**Written task 1**
Reproduce the spatial relationship rows below word for word.

**Source extract**
(begin)

This project seeks to 1) compare the efficacy of deep compost, no-till production techniques against our current tillage practices on the farm. Within the first year, we expect that the labor hours required for weed management of the no-till production space will decrease, and that harvestable crop per square foot (a measure of quality and pest impact) will increase — both against control beds. We hypothesize that no-till will reduce labor hours by 20%, freeing up enough staff time to justify activating 4 new 100 row feet beds in the following season.

This project also seeks to 2) install two perennial hedgerows (adapted from the Singing Frogs Farm model), and track pest and beneficial species on the farm across three years. Because our transplants will be young, we expect a gradual increase in our identification of beneficial plants and animal beginning in year two.

If these objectives are met, we believe our interventions demonstrate that a more complex ecology is forming on the farm by attending to the health and diversity of the soil and the landscape.


Project EATS is a nonprofit in NYC focused on using production agriculture to 1) offer fresh produce to communities marginalized by our food system, 2) expose youth to the viability of farming as a profession, and 3) foster agency over neighborhood resources and skill sets. In addition to managing three farms using raised beds on concrete, the organization operates a 1+ acre site (Help Sec), growing in clean, native soil. Though committed to addressing the social, financial, and political elements of farming and food for 10 years, the organization has only recently begun to ensure that the non-human habitat built to supply its local food chain is cared for and improved. In the 2019 season, we intended to reevaluate our current agriculture practices and trial new production techniques at the Help Sec farm.

Through research and experiences on other farms, we are swayed by the ongoing scientific arguments that mainstream and ubiquitous tillage negatively impacts soil ecologies and the ecosystems services they afford (carbon sequestration, predator-pest harmonization, improved plant health, water storage and filtration, etc)1,2,3. Additionally, we are aware that biodiverse environments with intact soil ecologies as a foundation offer landscape “antifragility”4, improved buffering against inclement weather events5, and lengthening of the growing season6. Searching for an alternative production approach that 1) cares for healthy topsoil and biodiverse landscapes and 2) aligns with Project EATS’s mission/vision of reinvigorating communities’ interest and autonomy in their own food system, we centered on the philosophy and methodology of regenerative agriculture. 

Multiple case studies of regeneratively-focused farms exist in the northeast, but we have difficulty finding successful examples of ecological production farming applied to an urban context. We therefore aimed to use this grant to adapt regenerative techniques to the city's ecosystem and resource base it offers. In our application, we proposed two primary interventions: 

  • convert half of Help Sec’s production space to no-till operation with deep compost mulching
  • establish perennial hedgerows for habitat/forage for beneficial and predatory insect, creation of microclimates, and diversified produce offerings. 

Should these interventions be successful, we hypothesize the impacts will improve the health and yield of crops, reduce labor inputs for cultivation and pest management, and reduce fertilization inputs.

(end)

**Spatial relationship records**
(begin)

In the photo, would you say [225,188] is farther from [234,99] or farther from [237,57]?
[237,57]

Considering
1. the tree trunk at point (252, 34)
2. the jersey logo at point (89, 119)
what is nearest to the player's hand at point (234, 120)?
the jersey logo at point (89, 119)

(end)

**Written task 2**
Answer these questions using the Project EATS excerpt:
(a) By what percentage does the project hypothesize that no-till will reduce labor hours?
(b) The two perennial hedgerows are adapted from the model of which farm?
(c) How many farms using raised beds on concrete does the organization manage?

**Full solution 1**
In the photo, would you say [225,188] is farther from [234,99] or farther from [237,57]?
[237,57]

Considering
1. the tree trunk at point (252, 34)
2. the jersey logo at point (89, 119)
what is nearest to the player's hand at point (234, 120)?
the jersey logo at point (89, 119)

**Full solution 2**
(a) 20%
(b) Singing Frogs Farm
(c) Three